Making my bow, I withdrew, leaving the old man and the Queen to their deliberations.
I had no desire to linger in Westminster. I had a horror of running into Marie-Anne, who I had heard had not followed Robin into the woodland exile of an outlaw, but had remained under the protection of Queen Eleanor in the safety and comfort of her court. After my betrayal of her beloved husband at the inquisition
in Temple Church, I knew I could not face the accusatory look in her eyes should we meet.
I was happy, though, to be reunited with my grey gelding Ghost, who had put on an alarming amount of weight in the palace stables while I had been in Germany, and who had completely recovered from his bruised hoof. He was happy to see me, neighing and nodding with pleasure, when I brought him a special feed of warm mash that evening, and I took my time over brushing his coat, vowing that I would take him out for a long gallop the next day.
While I was fussing over my animal friend – I believe I was braiding his tail like a besotted stable hand – I heard a familiar voice calling me by name and wishing me God’s peace, and turned to find myself facing a slim, fit-looking man of medium height, with cropped, iron-grey hair and muddy green eyes.

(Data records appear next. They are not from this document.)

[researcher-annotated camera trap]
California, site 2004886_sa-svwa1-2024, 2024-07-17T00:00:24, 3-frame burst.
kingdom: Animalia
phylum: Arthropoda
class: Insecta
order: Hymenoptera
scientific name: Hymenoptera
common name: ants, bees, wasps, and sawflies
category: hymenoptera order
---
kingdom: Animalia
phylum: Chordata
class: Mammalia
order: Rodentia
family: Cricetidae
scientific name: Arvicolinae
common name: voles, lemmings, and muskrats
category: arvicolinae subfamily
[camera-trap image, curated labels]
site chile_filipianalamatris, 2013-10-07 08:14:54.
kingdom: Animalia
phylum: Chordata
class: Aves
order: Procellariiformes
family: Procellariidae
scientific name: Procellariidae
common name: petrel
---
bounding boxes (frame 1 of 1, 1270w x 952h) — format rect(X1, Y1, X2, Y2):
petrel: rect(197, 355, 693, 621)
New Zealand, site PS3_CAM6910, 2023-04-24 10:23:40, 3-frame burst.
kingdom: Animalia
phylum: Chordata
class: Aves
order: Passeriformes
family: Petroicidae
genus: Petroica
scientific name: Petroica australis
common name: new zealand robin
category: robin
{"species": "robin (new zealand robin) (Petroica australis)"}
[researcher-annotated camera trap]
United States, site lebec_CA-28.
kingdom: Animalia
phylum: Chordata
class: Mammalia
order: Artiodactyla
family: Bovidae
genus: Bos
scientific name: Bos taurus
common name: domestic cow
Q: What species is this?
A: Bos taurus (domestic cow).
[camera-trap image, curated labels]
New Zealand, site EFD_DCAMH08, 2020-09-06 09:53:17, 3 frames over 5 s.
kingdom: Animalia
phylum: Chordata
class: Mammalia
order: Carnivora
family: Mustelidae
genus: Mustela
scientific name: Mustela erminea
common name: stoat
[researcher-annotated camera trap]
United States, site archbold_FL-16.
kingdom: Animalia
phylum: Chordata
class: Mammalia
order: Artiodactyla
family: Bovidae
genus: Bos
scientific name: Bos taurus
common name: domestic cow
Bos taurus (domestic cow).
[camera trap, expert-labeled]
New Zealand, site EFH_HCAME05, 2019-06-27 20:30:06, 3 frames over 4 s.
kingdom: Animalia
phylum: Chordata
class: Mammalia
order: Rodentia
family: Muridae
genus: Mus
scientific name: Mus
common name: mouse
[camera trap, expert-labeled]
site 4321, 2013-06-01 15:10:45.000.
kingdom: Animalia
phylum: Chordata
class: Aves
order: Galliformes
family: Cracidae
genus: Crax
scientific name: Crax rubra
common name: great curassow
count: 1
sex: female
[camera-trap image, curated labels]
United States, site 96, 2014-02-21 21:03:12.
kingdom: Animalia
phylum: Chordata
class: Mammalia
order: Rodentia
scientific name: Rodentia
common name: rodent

It was Sir Nicholas de Scras, an old friend and well-liked comrade from the Holy Land, who had tended me when I was sick with fever in Acre. But while his face was wonderfully familiar, there was one thing about Sir Nicholas that was different: his surcoat. When I had known him in Outremer, Sir Nicholas had been a Hospitaller, a member of a religious knightly order similar to the Templars, but concerned with healing the sick as well as fighting the infidel. Their surcoat was an austere black with a small white cross on the breast. The man who stood before me in the stable was sporting a dark-blue garment with three golden scallop shells on the front around a representation of a dolphin.
‘Sir Nicholas,’ I almost shouted, clasping his hand warmly. ‘I am so pleased to see you! But what brings you to England? Have the Hospitallers abandoned the Holy Land to the heathen Saracens?’
‘They have not, and God willing they never shall,’ my old friend said, smiling back at me. ‘No, it is I who have abandoned the Hospitallers.’